▶ [TASK BRIEF]:
Reproduce, word for word, the passage of the book review below from "Book Review" to "Oklahoma Press, 2021.".

▶ [PASSAGE TO READ]:

# # # #

Book Review

Mayer, Holly A. Congress’s Own: A Canadian Regiment, the Continental Army, and American Union. Campaigns and Commanders. Norman: University of Oklahoma Press, 2021.

Offering a unique genre or original interpretative approach to portraying Revolutionary Era history is daunting, as countless American War of Independence books are published yearly. Dr. Holly Mayer creatively addresses the genre innovation challenge in her book Congress’s Own: A Canadian Regiment, the Continental Army, and American Union. Dr. Mayer’s work is, at its core, a regimental history of the Second Canadian Regiment. However, there are many layers to Mayer’s intensively researched monograph. She posits that Congress’s Own, as many soldiers referred to the Second Canadian Regiment, represents a microcosm of the Continental Army for four reasons; the unit uniquely consisted of soldiers from many colonies, as with other regiments, there were constant, intense intra and inter-unit interpersonal disputes among the officers, the Second Canadian represents the general Revolutionary Era historiographic concept of “borderlands” and officers and soldiers experienced trouble getting paid for their service at the end of the war.

As Revolutionary War historiography is generally bereft of regimental histories, Mayer’s book is a valuable addition to all Revolutionary Era libraries.[i] Congress authorized the First and Second Canadian Regiments during its 1775 Canadian invasion. Congressional members anticipated that by forming a dedicated force, Canadians would flock to the new regiments to fight against British rule. Accordingly, Congress appointed Moses Hazen, a former British Army Lieutenant and a current prominent Canadian land owner, as the Second Regiment’s colonel. The Hazen appointment, offering a dedicated unit for Canadian volunteers, and commissioning a regiment under Congress’s direct control proved to be good decisions. Sergeant Major, John H. Hawkins’ journal adds a fascinating first-person account that brings the Second Regiment’s daily activities and controversies to life.

# # # #

▶ [COLLECTED DATA]:
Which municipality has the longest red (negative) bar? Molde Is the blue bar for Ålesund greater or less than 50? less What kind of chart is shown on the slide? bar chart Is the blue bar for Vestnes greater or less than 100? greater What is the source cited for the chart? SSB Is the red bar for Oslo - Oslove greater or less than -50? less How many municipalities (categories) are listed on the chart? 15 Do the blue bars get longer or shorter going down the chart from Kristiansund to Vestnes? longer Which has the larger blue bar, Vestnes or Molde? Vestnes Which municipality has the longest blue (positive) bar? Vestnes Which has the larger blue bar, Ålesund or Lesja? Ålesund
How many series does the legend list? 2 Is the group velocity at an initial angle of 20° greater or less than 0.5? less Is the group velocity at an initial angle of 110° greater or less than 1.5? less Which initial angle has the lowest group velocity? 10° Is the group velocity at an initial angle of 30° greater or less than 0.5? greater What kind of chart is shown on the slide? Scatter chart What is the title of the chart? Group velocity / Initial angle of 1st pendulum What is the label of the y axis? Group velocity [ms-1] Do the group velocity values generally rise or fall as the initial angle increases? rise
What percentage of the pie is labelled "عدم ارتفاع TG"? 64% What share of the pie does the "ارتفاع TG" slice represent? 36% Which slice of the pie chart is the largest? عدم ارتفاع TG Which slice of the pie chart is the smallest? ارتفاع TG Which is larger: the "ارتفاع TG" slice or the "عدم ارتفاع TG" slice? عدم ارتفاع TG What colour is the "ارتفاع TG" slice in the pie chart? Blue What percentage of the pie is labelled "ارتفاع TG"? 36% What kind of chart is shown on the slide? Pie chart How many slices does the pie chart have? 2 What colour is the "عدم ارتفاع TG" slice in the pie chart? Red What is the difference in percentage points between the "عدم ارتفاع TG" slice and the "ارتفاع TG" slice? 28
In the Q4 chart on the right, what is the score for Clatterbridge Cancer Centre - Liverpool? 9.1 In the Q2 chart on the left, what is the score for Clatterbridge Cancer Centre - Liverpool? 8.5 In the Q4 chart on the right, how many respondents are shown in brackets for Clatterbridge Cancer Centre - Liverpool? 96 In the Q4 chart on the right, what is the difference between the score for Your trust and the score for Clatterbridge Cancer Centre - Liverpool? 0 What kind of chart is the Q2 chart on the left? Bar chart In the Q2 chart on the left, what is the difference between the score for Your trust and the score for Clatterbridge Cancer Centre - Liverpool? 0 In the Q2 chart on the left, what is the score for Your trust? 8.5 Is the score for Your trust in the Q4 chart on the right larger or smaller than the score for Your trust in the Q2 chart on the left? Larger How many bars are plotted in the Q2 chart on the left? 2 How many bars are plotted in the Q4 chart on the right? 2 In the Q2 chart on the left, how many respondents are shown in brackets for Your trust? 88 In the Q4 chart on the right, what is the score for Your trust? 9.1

# # # #

▶ [RESPONSE AREA]:
Book Review

Mayer, Holly A. Congress’s Own: A Canadian Regiment, the Continental Army, and American Union. Campaigns and Commanders. Norman: University of Oklahoma Press, 2021.